На допросах художник и кот молчали по-разному: Леонардо — растерянно, кот — благородно. Устроили очную ставку. В ходе которой не только обвинение рассыпалось начисто, но и произошло то, на что менее всего рассчитывал анонимный каверзник, — сквозь внезапно обнаружившиеся прорехи мировой гармонии Леонардо увидел своего кота.

С тех пор по ночам кот светился. Даже для Флоренции эпохи Лоренцо Великолепного это представлялось достаточно смелым и оригинальным моментом. Впоследствии было предложено огромное множество исчерпывающих научных объяснений данному явлению, что само по себе надёжно убеждает нас в бессмысленности и ненужности научных объяснений как жанра.

К тому же кот не просто светился, но, будучи в таковом состоянии, позволял себе легко запрыгивать под купол или на колокольню собора Санта Мария дель Фьоре.
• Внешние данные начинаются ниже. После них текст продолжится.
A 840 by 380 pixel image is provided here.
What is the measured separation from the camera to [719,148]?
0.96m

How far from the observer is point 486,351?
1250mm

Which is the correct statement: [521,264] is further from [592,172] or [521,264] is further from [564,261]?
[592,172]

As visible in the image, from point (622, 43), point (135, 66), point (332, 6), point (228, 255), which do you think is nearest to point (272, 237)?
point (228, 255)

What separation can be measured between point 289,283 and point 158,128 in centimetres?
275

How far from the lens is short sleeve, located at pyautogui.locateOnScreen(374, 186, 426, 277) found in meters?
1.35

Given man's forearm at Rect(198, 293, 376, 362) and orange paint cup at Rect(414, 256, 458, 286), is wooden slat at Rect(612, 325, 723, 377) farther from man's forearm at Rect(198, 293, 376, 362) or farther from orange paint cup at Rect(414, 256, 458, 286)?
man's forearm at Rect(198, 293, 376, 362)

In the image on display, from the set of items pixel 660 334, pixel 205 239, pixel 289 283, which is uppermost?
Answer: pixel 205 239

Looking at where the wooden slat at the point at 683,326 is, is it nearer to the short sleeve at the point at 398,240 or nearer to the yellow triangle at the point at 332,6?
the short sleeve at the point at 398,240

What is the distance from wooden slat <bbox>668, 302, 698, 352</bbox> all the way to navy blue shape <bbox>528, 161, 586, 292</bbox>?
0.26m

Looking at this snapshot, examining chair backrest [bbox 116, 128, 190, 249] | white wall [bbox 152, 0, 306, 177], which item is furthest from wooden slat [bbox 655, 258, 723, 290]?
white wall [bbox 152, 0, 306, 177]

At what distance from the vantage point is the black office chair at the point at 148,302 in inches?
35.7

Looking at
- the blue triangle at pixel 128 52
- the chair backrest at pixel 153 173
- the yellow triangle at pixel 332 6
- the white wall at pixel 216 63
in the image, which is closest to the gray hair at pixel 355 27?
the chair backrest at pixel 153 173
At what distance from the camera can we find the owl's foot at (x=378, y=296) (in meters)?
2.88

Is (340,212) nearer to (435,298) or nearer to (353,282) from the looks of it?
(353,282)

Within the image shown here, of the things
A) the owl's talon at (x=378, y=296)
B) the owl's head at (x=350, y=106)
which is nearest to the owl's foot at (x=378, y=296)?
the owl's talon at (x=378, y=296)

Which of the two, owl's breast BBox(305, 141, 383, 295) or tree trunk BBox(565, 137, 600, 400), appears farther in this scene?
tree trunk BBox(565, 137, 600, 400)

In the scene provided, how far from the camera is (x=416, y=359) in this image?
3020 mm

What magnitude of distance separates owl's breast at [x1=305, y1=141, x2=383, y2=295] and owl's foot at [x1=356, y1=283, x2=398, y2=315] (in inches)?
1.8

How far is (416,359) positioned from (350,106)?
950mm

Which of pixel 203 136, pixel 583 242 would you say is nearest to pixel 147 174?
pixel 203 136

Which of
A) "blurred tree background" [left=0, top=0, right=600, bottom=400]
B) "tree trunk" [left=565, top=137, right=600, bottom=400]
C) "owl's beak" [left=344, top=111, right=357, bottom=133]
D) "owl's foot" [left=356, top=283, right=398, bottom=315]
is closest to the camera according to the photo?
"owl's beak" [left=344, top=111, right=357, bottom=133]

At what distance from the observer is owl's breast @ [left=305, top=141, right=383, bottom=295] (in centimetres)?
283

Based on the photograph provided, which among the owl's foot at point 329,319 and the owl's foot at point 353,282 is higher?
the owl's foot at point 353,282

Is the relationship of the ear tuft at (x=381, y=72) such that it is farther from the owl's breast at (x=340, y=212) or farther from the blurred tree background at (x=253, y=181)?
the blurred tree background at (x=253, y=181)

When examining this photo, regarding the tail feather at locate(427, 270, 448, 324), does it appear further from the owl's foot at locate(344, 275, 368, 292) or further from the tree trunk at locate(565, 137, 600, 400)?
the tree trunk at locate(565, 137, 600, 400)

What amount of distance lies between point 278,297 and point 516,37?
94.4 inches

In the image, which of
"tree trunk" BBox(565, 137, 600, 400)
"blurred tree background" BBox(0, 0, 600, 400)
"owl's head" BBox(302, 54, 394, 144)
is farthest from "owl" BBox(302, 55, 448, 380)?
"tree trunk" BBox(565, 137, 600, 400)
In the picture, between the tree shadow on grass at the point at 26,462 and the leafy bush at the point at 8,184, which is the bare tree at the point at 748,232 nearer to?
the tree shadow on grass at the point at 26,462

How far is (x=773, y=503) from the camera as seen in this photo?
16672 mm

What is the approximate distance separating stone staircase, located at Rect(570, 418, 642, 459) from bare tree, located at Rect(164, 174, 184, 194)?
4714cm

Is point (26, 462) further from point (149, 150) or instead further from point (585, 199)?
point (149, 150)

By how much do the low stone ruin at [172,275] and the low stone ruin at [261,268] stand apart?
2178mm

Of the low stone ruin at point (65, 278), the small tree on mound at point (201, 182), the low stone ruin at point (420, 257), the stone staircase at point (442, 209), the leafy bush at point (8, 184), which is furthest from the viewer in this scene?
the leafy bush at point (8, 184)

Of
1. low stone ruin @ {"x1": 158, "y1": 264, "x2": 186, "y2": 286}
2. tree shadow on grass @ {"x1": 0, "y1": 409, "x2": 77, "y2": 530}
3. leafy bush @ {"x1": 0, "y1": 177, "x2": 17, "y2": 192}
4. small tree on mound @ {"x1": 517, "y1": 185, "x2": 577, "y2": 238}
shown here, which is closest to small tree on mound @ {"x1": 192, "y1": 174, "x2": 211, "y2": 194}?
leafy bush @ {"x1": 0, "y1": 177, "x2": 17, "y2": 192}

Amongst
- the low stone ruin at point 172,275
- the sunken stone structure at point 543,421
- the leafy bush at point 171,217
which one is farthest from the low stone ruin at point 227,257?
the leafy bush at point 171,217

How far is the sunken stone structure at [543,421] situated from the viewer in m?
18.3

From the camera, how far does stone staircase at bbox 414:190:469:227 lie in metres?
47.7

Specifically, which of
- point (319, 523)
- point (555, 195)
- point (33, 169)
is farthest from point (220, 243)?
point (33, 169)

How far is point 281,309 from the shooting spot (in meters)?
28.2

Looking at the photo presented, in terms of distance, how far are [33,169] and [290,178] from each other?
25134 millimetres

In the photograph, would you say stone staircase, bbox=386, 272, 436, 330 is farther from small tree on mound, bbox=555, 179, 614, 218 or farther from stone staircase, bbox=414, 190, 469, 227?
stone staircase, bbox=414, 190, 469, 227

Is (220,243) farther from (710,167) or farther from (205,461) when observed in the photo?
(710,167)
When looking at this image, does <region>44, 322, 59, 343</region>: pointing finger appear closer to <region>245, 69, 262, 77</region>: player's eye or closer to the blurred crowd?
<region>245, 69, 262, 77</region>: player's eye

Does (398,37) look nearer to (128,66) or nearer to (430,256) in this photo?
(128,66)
Флуоресцирующий кот, запрыгивающий на стройную бело-розовую колокольню, творение гениального Джотто, причём непременно с каким-нибудь цветком в зубах, и молчаливо вышагивающий победное каре по парапету верхнего яруса, не раз доводил до исступления каноника собора, добрейшего отца Бартоломео. А однажды и вовсе угнал его в поля.

Справедливости ради заметим, что отношение кота к находящемуся буквально рядом баптистерию святого Иоанна, а также к собору Сан Лоренцо и, в особенности, к монастырю святого Марка было несколько иным. Более сдержанным, что ли.

 

* * *

В это же время у перешагнувших своё двадцатилетие юношей Кристофоро и Джироламо наметились некоторые сходные особенности характера, а именно: неясная тоска, томление, острое понимание отсутствия в их жизни чего-то важного и столь же острое стремление это нечто настичь.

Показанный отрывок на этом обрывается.